Corriere della Sera, 14 febbraio 2021
Cartabia da censurata a ministra
Siccome i copioni orchestrati dalla realtà sono sempre più spiazzanti delle sceneggiature di Cesare Zavattini e Woody Allen, la medesima amministrazione giudiziaria-penitenziaria che poche settimane fa negò a un detenuto per mafia al 41-bis nel carcere di Viterbo di poter acquistare il libro della costituzionalista Marta Cartabia e del criminologo Adolfo Ceretti sul senso della pena nelle riflessioni anni 80 del cardinale Carlo Maria Martini, con la motivazione che sarebbe stato «un privilegio» in grado di «accrescere il carisma criminale» del detenuto, da ieri al suo vertice ha proprio l’autrice di quel libro. Buffa inversione di un dettaglio attorno al neoministro della Giustizia, «motore» alla Consulta dello smantellamento degli automatismi nell’esecuzione di una pena invece continuamente da rimodulare con gradualità e flessibilità in base al percorso di ciascun detenuto. Non per buonismo d’accatto, ma per «cura che salvi insieme assassino e città» (David Maria Turoldo nel 1989), dissolvendo l’irrazionalità per cui tanti magari rifiutano il vaccino AstraZeneca perché non protegge in 30 casi su 100, ma accettano come niente fosse un modello di carcere che 70 volte su 100 fallisce a fine pena restituendo alla società persone che tornano a delinquere, alla faccia della sicurezza collettiva e della tutela delle vittime.
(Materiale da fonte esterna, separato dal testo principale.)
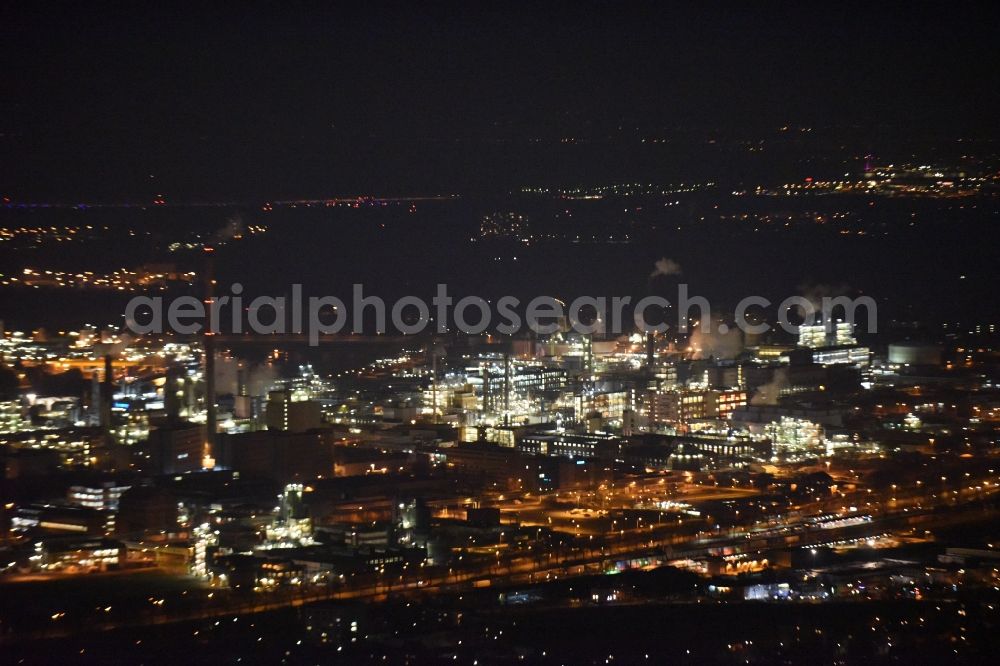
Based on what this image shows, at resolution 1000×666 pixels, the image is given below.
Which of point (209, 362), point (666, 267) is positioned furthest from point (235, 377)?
point (666, 267)

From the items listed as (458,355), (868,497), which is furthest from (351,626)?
(458,355)

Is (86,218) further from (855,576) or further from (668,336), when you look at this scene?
(855,576)

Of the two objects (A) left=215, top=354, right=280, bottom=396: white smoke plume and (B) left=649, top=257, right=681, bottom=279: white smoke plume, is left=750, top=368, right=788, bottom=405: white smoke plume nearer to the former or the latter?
(B) left=649, top=257, right=681, bottom=279: white smoke plume

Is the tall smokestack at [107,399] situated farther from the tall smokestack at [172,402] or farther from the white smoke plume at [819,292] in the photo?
the white smoke plume at [819,292]

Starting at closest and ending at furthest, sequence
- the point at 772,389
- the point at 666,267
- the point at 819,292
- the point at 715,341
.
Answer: the point at 772,389 < the point at 715,341 < the point at 819,292 < the point at 666,267

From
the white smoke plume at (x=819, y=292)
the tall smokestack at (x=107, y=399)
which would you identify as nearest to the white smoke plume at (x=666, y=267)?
the white smoke plume at (x=819, y=292)

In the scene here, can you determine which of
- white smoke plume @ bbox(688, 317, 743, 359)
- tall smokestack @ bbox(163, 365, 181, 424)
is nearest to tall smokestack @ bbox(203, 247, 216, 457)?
tall smokestack @ bbox(163, 365, 181, 424)

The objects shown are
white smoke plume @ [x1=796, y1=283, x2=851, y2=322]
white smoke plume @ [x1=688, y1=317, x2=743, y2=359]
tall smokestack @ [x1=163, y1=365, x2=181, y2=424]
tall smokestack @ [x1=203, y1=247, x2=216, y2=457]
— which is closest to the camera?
tall smokestack @ [x1=203, y1=247, x2=216, y2=457]

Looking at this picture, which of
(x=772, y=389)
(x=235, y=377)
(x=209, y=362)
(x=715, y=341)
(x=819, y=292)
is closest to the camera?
(x=209, y=362)

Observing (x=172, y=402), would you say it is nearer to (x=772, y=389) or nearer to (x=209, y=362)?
(x=209, y=362)
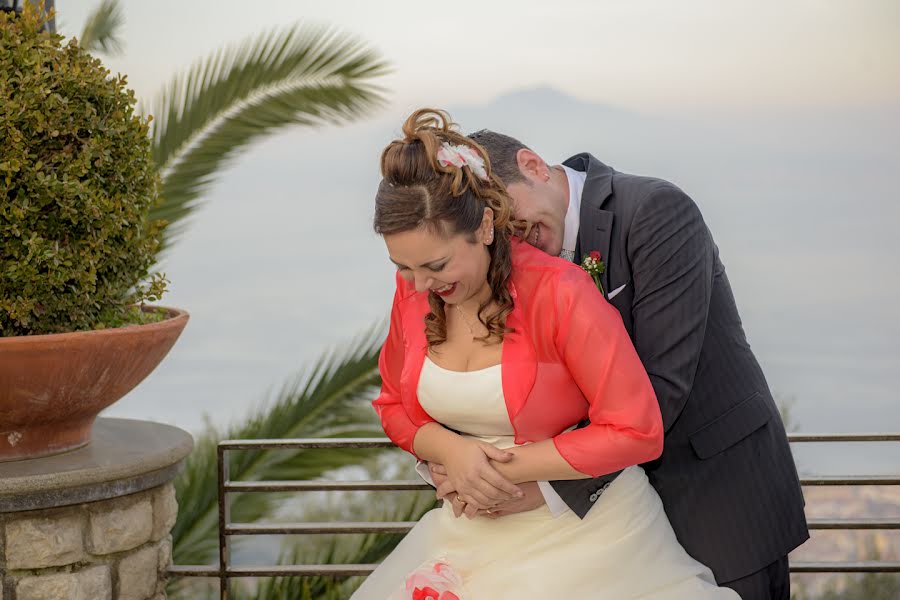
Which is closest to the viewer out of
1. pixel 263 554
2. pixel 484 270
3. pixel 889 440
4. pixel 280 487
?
pixel 484 270

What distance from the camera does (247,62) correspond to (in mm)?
7781

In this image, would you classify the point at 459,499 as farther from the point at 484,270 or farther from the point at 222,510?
the point at 222,510

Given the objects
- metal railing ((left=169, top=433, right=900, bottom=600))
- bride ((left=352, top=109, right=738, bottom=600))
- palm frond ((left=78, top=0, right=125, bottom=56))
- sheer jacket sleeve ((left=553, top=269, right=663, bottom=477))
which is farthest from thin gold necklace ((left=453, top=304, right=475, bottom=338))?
palm frond ((left=78, top=0, right=125, bottom=56))

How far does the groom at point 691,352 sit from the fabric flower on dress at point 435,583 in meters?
0.26

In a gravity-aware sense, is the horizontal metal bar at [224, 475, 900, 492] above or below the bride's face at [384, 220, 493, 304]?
below

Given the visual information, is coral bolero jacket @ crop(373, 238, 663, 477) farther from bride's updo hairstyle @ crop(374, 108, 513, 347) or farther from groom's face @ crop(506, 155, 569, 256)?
groom's face @ crop(506, 155, 569, 256)

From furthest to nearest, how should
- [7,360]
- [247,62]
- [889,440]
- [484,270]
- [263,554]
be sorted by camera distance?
1. [263,554]
2. [247,62]
3. [889,440]
4. [7,360]
5. [484,270]

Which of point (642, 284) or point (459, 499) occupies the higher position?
point (642, 284)

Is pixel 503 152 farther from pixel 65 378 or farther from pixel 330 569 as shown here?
pixel 330 569

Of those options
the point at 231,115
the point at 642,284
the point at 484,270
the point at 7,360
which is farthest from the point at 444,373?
the point at 231,115

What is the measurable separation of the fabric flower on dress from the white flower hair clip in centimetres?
103

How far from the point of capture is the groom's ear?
2.95 metres

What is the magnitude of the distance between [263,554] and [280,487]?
4.71 meters

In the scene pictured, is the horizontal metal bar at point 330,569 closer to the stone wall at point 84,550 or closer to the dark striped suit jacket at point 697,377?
the stone wall at point 84,550
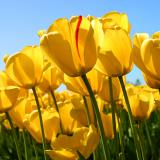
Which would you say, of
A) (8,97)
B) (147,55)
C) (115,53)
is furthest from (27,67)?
(147,55)

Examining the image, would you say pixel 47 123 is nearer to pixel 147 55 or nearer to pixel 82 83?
pixel 82 83

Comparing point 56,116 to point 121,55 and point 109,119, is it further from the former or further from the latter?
point 121,55

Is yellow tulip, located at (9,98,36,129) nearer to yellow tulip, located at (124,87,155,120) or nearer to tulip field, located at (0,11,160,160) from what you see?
tulip field, located at (0,11,160,160)

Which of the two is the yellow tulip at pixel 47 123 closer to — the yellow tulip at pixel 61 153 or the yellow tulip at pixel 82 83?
the yellow tulip at pixel 82 83

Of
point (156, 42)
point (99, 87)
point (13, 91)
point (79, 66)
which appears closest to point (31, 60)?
point (13, 91)

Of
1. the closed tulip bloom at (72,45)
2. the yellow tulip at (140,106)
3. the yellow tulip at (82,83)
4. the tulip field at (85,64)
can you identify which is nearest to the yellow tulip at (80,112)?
the tulip field at (85,64)

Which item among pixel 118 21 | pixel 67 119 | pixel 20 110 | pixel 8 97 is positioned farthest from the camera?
pixel 20 110
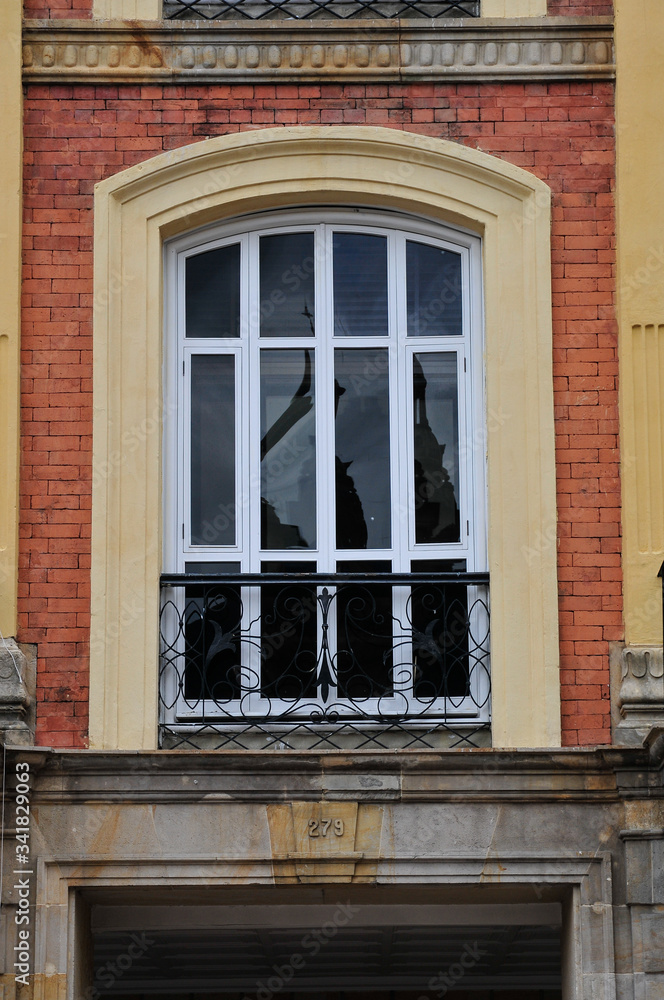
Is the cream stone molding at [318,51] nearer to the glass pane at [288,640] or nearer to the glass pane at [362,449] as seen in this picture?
the glass pane at [362,449]

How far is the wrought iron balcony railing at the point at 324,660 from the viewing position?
907 cm

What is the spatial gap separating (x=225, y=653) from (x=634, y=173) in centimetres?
355

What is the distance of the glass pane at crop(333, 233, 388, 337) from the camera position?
968 centimetres

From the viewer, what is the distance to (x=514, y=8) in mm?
9867

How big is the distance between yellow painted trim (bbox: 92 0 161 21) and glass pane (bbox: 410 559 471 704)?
12.3ft

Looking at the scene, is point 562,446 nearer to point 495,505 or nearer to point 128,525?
point 495,505

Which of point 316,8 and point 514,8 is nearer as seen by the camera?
point 514,8

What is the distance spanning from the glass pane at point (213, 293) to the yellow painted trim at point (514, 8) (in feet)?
6.79

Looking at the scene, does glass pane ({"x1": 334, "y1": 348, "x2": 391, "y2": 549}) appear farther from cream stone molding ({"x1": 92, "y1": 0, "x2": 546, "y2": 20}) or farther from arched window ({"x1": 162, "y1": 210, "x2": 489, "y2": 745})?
cream stone molding ({"x1": 92, "y1": 0, "x2": 546, "y2": 20})

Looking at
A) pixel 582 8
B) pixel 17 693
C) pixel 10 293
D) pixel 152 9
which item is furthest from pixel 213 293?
pixel 582 8

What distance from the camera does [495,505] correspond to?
9180 mm

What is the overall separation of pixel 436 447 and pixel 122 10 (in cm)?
319

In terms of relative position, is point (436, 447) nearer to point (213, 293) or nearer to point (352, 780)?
point (213, 293)

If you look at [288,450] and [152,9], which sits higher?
[152,9]
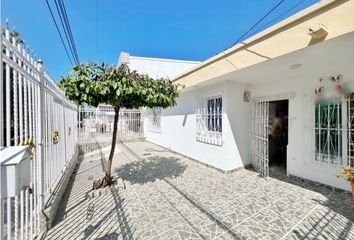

Sulla pena giacciono nei cassetti i già pronti lavori della commissione Giostra, che il centrosinistra Gentiloni-Orlando avviò e poi non varò per maldestro calcolo elettorale. Ma la «giustizia come ricomposizione» sarebbe bussola non peregrina pure già sulla prima mina in agenda, la prescrizione, il cui sacrosanto blocco dopo le sentenze di primo grado andrebbe almeno temperato da rimedi compensativi (indennizzi all’assolto o detrazioni al condannato) per il processato che restasse appeso a tempi morti a lui non imputabili.